This test is useless. It was subjective.
Of course the test is subjective (if you mean by that that the criterion was listening, not measurement). Do you want to say that by looking into plots of two compression-mangled tunes (waveform, spectrum, whatever) you can say which sounds better? The whole purpose of lossy compression is to produce a file that
sounds indistinguishable from the original in as little space as possible. If the test was realy double-blind as they claim, that is as objectively as you get.
The MP3 encoder was not Fraunhofer's.
OK, perhaps they sould have tested inventor's codec, as they did with others.
Actual file size advantages between codecs was not compared. (the only reason to bother with lower bitrates)
Er, perhaps I am wrong, but what else is there in the files except the audio stream?

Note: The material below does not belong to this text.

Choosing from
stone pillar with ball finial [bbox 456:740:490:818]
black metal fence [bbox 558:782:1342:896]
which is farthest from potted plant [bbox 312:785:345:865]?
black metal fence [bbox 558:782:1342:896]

Doesn't 128kb/s mean exactly that, 128 kilobits of data per second of playtime?
Other formats (not MP3) are not playable in most appliances other than a PC.
At least one more is (if only for a handfull of 2.0 alpha testers
). They did not test how
practical various codecs are, but how difficult it is to distinguish their result from the original.
Just to name a few. The whole thing is a joke.
As I said, the test was rather naive and did not address any of more subtle aspects of obtaining a good compression, but still has some value (at least for mass audience).